Single Qubit Problem¶

Here it should be shown if the Quantum Annealer by D-Wave exclusively finds the correct solution for all trials.

In [4]:
γ = 1
x1 = dimod.Binary("x1")

bqm = x1 #+ γ * (x1 - 1)**2
bqm
Out[4]:
BinaryQuadraticModel({'x1': 1.0}, {}, 0.0, 'BINARY')
In [5]:
sampler_bqm = EmbeddingComposite(DWaveSampler())
sampleset_bqm = sampler_bqm.sample(bqm, num_reads = 10_000, label = "Trivial 1-Qubit Problem")

display(sampleset_bqm.to_pandas_dataframe())
print(str(sampleset_bqm).splitlines()[-1])
x1 chain_break_fraction energy num_occurrences
0 0 0.0 0.0 10000 
['BINARY', 1 rows, 10000 samples, 1 variables]
In [32]:
pd.DataFrame.from_dict(sampleset_bqm.info["timing"], orient = "index", columns = ["time [μs]"])
Out[32]:
time [μs]
qpu_sampling_time 716000.00
qpu_anneal_time_per_sample 20.00
qpu_readout_time_per_sample 31.06
qpu_access_time 724447.40
qpu_access_overhead_time 9581.60
qpu_programming_time 8447.40
qpu_delay_time_per_sample 20.54
total_post_processing_time 548.00
post_processing_overhead_time 548.00

The Exact Solver shows all possible solutions:

In [108]:
sampleset_bqm_exact = dimod.ExactSolver().sample(bqm)
# sampleset_bqm_exact = dimod.ExactDQMSolver().sample_dqm(bqm)
# sampleset_bqm_exact = dimod.ExactPolySolver().sample(bqm)

qvars = bqm.variables.to_serializable()
sampleset_bqm_exact_df = sampleset_bqm_exact.to_pandas_dataframe()
# sampleset_bqm_exact_df["constraint_satisfied"] = sampleset_bqm_exact_df.loc[:, qvars].sum(axis = 1) == 0
display(sampleset_bqm_exact_df.sort_values(by = "energy"))
# display(sampleset_bqm_exact_df.sort_values(by = qvars))
print(str(sampleset_bqm_exact).splitlines()[-1])
x1 energy num_occurrences
0 0 0.0 1
1 1 1.0 1 
['BINARY', 2 rows, 2 samples, 1 variables]
----
#### Task statement
Reproduce the passage of the single-qubit excerpt starting with "qvars = bqm.variables.to_serializable()" and going on through "display(sampleset_bqm_exact_df.sort_values(by = qvars))". Rely on nothing but the single-qubit excerpt above.

#### Extracted entries
----
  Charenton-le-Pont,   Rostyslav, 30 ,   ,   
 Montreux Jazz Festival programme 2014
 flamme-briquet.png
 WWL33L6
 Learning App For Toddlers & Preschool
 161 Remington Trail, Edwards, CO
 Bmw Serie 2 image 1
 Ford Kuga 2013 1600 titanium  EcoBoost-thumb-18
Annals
----
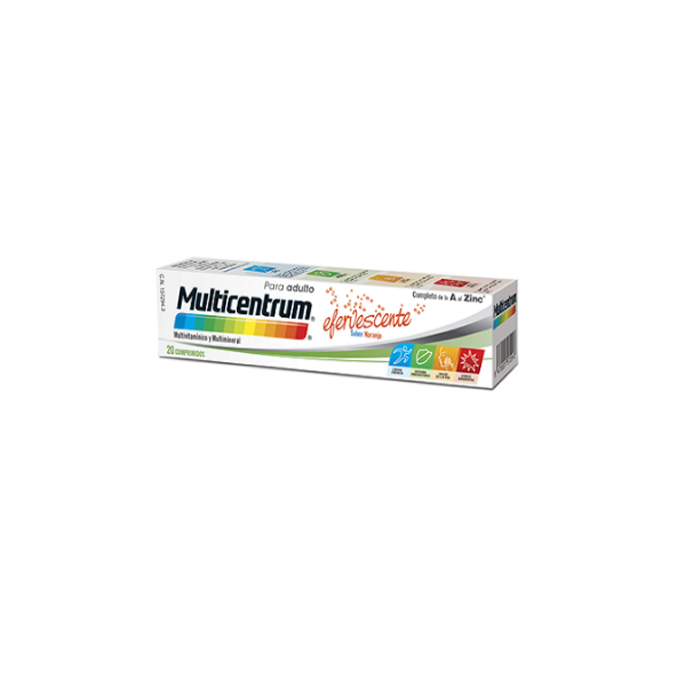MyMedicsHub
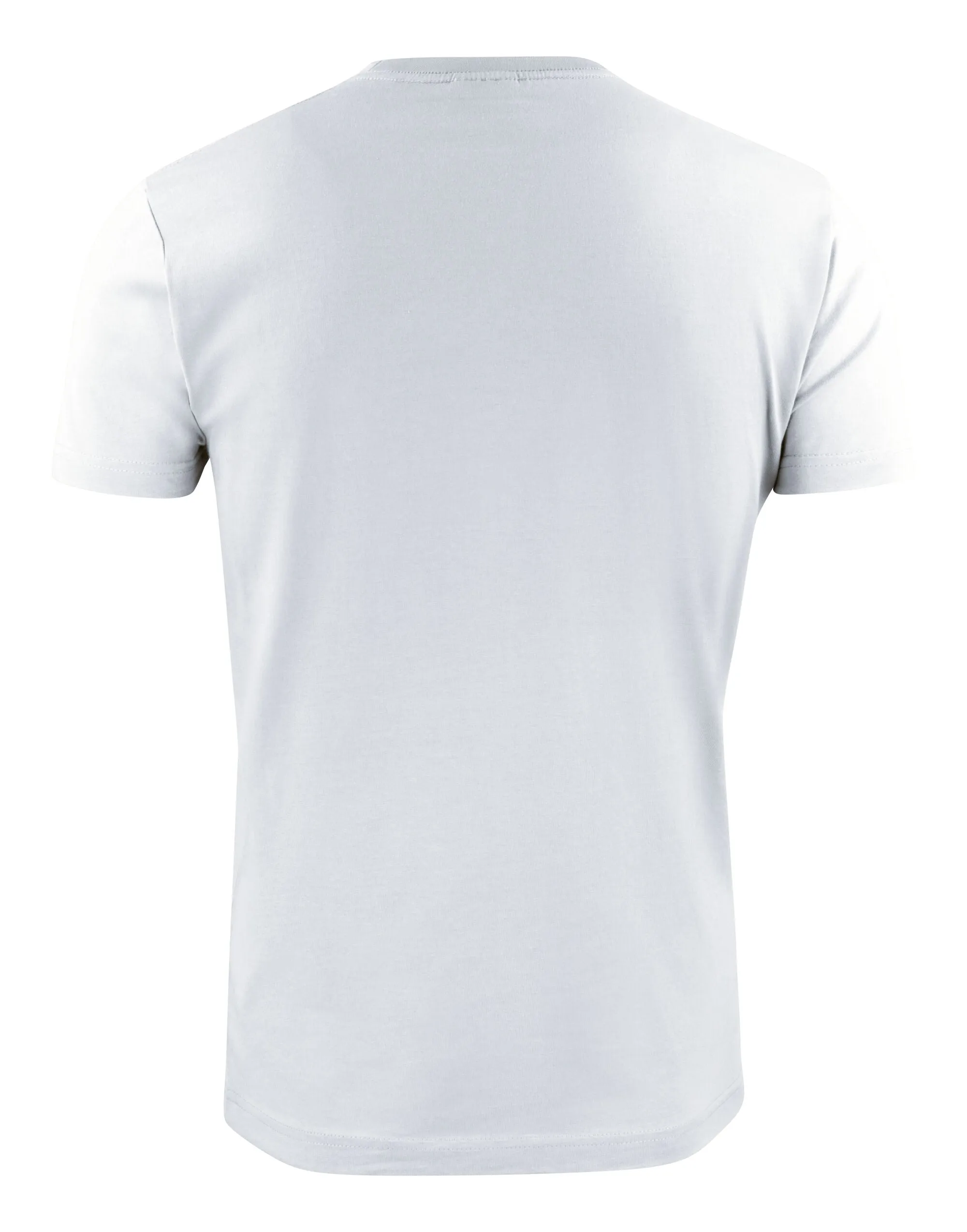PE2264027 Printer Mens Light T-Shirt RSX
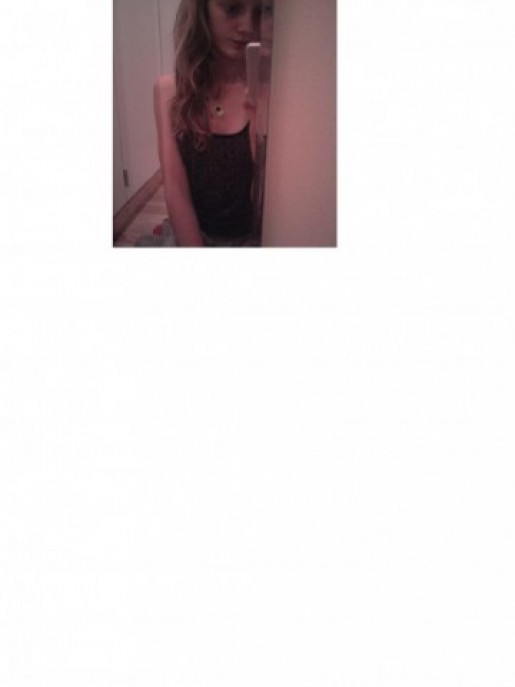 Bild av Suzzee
----
#### Solution for this problem
qvars = bqm.variables.to_serializable()
sampleset_bqm_exact_df = sampleset_bqm_exact.to_pandas_dataframe()
# sampleset_bqm_exact_df["constraint_satisfied"] = sampleset_bqm_exact_df.loc[:, qvars].sum(axis = 1) == 0
display(sampleset_bqm_exact_df.sort_values(by = "energy"))
# display(sampleset_bqm_exact_df.sort_values(by = qvars))